*Direction*:
Copy the data word for word, starting with the line that contains "What spatial distance" and continuing through the last line of the data.

*Data extract*:
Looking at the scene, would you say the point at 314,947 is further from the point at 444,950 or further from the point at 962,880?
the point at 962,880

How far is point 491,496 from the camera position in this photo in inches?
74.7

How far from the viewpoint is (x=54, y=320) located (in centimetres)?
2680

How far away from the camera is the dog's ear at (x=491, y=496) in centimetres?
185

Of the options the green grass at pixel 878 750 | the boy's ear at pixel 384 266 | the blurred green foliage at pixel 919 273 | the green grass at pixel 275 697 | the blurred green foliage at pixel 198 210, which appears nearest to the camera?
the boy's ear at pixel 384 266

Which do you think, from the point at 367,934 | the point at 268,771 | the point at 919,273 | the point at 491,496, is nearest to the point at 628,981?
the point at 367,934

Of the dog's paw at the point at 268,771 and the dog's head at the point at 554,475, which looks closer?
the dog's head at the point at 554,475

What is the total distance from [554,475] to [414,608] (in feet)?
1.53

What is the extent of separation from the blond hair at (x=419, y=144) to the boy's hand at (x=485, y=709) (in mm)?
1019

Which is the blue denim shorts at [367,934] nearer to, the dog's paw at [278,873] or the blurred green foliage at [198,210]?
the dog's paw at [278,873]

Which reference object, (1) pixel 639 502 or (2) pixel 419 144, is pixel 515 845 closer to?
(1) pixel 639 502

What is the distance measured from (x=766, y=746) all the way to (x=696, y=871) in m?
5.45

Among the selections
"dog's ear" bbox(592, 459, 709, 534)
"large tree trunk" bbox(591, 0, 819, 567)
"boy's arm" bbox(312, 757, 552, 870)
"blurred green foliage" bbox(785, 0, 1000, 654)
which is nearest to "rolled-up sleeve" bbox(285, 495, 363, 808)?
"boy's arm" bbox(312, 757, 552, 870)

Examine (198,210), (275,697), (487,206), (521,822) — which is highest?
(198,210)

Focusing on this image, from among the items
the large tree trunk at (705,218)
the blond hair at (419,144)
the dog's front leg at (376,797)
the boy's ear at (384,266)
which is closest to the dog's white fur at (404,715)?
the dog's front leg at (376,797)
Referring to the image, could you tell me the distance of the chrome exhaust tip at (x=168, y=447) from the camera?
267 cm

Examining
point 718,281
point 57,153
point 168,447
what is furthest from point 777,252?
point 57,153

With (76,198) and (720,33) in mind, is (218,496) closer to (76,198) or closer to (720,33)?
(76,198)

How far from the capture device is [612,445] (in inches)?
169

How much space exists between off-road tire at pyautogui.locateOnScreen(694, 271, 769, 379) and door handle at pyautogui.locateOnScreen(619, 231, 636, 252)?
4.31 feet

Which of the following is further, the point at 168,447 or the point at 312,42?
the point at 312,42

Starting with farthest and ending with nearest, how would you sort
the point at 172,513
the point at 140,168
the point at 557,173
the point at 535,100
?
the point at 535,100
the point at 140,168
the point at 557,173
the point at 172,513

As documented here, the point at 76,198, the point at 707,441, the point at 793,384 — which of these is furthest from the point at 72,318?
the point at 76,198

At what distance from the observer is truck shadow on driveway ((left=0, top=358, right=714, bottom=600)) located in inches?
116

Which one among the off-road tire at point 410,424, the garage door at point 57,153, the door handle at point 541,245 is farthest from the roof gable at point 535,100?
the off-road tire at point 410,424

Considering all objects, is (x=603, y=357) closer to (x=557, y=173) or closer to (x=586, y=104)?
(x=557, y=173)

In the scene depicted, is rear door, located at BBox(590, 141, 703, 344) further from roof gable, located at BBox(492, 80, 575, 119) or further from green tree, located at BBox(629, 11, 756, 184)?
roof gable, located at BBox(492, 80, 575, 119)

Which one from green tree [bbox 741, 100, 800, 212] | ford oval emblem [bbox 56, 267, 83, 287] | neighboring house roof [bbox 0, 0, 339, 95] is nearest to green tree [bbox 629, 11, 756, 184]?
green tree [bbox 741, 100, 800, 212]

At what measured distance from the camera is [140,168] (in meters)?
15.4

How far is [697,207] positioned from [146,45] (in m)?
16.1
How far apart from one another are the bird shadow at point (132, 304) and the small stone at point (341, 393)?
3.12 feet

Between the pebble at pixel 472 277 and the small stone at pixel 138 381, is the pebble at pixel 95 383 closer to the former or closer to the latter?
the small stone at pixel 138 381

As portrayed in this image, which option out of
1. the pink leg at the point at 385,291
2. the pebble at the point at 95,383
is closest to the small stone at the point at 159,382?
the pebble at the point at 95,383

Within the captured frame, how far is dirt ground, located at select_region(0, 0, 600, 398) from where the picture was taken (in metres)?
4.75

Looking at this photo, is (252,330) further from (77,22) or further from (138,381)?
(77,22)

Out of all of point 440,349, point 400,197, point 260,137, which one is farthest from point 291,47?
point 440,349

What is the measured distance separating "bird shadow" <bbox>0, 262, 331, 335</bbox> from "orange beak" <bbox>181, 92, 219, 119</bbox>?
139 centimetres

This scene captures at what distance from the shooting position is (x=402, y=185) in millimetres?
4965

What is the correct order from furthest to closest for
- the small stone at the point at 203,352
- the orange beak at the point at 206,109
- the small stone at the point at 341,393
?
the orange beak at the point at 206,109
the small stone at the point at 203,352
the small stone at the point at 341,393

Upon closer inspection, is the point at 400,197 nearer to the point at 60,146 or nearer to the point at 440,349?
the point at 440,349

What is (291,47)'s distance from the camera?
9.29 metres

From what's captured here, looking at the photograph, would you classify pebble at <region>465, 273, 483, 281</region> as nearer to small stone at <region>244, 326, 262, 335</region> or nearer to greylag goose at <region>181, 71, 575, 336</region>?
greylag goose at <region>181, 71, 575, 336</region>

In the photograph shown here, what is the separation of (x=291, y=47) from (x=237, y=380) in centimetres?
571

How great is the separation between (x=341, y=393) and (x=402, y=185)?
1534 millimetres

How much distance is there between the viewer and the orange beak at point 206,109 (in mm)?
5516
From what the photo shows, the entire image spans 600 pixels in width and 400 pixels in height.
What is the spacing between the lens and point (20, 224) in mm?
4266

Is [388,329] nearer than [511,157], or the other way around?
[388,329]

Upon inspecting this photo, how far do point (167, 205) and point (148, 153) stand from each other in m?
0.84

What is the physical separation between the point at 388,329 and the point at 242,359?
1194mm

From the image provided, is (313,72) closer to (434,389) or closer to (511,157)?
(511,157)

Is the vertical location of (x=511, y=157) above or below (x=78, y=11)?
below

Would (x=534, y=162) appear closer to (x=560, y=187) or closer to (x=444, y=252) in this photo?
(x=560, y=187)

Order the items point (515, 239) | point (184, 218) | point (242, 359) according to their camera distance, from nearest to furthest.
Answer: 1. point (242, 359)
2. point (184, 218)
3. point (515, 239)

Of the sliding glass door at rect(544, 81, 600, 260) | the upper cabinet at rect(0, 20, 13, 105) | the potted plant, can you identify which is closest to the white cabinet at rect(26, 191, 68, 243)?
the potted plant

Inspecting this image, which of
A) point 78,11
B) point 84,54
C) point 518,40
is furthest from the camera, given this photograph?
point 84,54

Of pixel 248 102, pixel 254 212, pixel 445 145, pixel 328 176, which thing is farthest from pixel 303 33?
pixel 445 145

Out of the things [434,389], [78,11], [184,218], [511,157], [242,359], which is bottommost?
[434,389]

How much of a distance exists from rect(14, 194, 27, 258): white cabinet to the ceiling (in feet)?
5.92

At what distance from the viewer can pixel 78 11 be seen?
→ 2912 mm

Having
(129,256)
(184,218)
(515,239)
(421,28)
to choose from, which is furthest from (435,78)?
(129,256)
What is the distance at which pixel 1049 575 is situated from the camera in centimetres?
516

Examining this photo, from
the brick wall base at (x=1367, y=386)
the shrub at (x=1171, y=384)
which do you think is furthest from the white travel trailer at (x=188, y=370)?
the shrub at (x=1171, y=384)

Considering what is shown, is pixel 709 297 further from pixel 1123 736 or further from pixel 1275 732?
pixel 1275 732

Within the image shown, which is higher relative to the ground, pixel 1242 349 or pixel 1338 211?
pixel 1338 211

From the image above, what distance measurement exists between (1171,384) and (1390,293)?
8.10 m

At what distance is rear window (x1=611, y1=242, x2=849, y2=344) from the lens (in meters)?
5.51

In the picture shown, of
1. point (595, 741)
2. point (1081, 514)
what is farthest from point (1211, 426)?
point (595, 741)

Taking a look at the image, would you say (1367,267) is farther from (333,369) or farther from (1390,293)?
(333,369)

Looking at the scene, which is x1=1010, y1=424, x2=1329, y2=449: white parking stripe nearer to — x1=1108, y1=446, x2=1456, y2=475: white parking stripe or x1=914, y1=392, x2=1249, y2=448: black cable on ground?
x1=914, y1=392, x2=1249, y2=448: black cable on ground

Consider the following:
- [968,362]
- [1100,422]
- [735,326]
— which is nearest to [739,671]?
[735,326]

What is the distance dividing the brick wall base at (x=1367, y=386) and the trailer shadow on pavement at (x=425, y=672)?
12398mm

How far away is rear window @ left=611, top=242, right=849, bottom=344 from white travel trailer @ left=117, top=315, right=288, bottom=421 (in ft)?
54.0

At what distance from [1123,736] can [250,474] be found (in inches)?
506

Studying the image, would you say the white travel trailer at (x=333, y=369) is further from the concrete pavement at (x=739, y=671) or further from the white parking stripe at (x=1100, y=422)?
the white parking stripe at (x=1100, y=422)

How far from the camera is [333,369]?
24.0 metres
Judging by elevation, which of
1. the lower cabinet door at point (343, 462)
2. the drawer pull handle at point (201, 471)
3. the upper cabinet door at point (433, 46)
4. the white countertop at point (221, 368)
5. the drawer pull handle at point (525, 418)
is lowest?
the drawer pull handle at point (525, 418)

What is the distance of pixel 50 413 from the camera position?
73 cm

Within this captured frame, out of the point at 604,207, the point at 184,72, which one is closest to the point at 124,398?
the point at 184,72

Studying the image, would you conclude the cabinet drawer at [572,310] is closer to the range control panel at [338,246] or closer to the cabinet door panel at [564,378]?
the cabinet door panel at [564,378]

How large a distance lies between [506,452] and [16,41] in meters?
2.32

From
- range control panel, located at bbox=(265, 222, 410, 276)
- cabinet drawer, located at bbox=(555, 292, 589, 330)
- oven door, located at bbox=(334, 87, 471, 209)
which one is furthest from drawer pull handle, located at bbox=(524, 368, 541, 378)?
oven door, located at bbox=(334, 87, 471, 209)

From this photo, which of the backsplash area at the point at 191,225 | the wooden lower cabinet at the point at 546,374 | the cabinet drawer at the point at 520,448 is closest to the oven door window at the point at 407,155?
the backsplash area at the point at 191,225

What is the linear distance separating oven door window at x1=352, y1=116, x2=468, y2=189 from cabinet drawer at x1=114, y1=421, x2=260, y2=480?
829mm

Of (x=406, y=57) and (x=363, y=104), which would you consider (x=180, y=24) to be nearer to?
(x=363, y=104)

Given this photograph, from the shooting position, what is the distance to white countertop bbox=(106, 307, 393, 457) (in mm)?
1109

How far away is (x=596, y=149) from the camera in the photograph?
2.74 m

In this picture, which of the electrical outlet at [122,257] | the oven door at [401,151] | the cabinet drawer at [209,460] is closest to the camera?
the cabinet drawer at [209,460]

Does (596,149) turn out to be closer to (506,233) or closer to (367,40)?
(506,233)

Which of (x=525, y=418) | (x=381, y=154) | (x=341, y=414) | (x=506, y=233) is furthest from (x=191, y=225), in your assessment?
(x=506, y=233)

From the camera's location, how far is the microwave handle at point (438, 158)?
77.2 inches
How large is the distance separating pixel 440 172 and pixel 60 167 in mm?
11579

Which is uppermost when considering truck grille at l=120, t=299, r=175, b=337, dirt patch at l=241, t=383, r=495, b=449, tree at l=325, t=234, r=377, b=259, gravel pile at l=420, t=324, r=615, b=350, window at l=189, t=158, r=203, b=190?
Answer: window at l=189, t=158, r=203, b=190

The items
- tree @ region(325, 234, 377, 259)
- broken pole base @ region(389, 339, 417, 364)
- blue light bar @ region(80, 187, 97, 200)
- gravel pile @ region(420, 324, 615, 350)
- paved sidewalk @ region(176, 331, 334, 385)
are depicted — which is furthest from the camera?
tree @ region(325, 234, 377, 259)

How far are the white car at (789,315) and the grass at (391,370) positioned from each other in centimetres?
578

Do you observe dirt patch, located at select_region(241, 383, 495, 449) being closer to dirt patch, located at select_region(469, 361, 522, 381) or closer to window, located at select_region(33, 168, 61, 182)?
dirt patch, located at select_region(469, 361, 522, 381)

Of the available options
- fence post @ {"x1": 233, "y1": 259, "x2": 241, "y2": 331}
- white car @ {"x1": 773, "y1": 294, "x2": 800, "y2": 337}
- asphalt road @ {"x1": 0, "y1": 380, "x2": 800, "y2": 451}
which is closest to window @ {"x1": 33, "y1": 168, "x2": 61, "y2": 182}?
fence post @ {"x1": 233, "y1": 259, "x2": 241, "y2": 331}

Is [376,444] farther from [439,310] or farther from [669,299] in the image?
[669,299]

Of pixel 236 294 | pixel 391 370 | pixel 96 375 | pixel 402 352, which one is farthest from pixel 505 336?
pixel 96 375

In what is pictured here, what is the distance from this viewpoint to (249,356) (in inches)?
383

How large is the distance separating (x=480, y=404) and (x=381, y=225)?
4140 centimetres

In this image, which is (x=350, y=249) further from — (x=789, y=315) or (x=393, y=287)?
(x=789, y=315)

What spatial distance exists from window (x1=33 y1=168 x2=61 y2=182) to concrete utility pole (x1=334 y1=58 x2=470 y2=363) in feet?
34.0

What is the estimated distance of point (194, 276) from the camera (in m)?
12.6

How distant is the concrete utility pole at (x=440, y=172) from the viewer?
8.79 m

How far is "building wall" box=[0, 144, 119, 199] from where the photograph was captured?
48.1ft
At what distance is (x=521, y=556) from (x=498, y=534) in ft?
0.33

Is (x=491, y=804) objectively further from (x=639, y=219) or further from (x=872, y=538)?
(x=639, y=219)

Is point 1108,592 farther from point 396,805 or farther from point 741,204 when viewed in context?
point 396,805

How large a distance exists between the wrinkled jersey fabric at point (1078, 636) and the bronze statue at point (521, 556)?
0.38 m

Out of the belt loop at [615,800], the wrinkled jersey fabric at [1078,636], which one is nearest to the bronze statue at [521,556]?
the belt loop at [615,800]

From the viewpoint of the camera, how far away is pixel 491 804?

*Result of this exercise*:
What spatial distance exists from window (x1=33 y1=168 x2=61 y2=182) to concrete utility pole (x1=334 y1=58 x2=470 y2=363) in feet?
34.0

What is the estimated distance of point (194, 276) from the camera (in m)?
12.6

How distant is the concrete utility pole at (x=440, y=172) from the viewer?
8.79 m

How far is "building wall" box=[0, 144, 119, 199] from where the photograph was captured?
48.1ft
At what distance is (x=521, y=556) from (x=498, y=534) in ft?
0.33

Is (x=491, y=804) objectively further from (x=639, y=219) or further from (x=872, y=538)?
(x=639, y=219)

Is point 1108,592 farther from point 396,805 or farther from point 741,204 when viewed in context?
point 396,805

How large a distance exists between the wrinkled jersey fabric at point (1078, 636) and the bronze statue at point (521, 556)?
0.38 m

Out of the belt loop at [615,800], the wrinkled jersey fabric at [1078,636], which one is nearest to the bronze statue at [521,556]?
the belt loop at [615,800]

From the viewpoint of the camera, how far away is pixel 491 804?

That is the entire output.